Lors de son allocution solennelle du 16 mars 2020, le président de la République, Emmanuel Macron, l’a martelé « nous sommes en guerre ». L’emploi de ce vocabulaire martial a semble-t-il fait son effet dans un contexte extrêmement troublé par l’épidémie de Covid-19 sur le plan international. Pour autant, si certains apparentent cette crise sanitaire à un combat acharné contre un ennemi, aussi invisible soit-il, d’autres considèrent que le terme de « guerre » est dévoyé. Ce débat d’idées sémantique pourrait paraître futile à l’heure où les services de réanimation sont saturés et où chaque jour voit son lot de morts augmenter. Pourtant, les mots ont leur importance, car la communication en temps de crise - ou de guerre - peut avoir des conséquences importantes.


Propos recueillis par Sylvain Ley

 

Le sondage SecoursMag.com

Coronavirus, la France est-elle réellement "en guerre" ?

Oui : 47 %

Non : 53 % 

 

“L'ennemi est invisible, mais il est bien présent”

© DR

Dr Jacques Hascoët, Médecin territorial de la Croix-Rouge française, enseignant en médecine de catastrophe à l'université Paris-XII et ancien médecin urgentiste de la BSPP. 

Le Dr Hascoët s'exprime à titre personnel et non au nom de CRF.

La période que nous vivons peut s'apparenter à une guerre. L'ennemi est invisible mais il est bien présent et il s'attaque à la population. De fait, des batailles sont menées et sur plusieurs fronts en même temps. Il y a tout d'abord le front de la connaissance de l'ennemi, le virus. Il faut l'identifier, savoir comment il se propage, quelle est sa virulence... Le deuxième front est celui de la connaissance de la maladie et de ses symptômes qui vont du syndrome grippal à la destruction totale du poumon. Le troisième front est celui de la mise en place des mesures de protection de la population - sur laquelle il y aurait beaucoup à redire - et qui ont abouti à un confinement difficilement accepté du fait de messages divergents de la part des autorités. 

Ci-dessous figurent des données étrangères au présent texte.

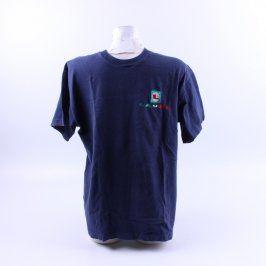 Pánské tričko Fruit of the Loom odstín modré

Le quatrième front, c'est la quête d'un traitement. La communauté scientifique avance vite mais il y a des protocoles à respecter - même si en période de guerre nous pourrions parfois faire l'impasse sur certains d'entre eux - donc ça prend du temps. Le dernier front, c'est celui de l'intendance, et là-dessus aussi il y a vraiment eu des problèmes. Les masques ont eu du mal à arriver, idem pour les blouses ou sur-blouses qui pour certains se déchiraient à peine enfilées... Ça, c'est totalement inadmissible. 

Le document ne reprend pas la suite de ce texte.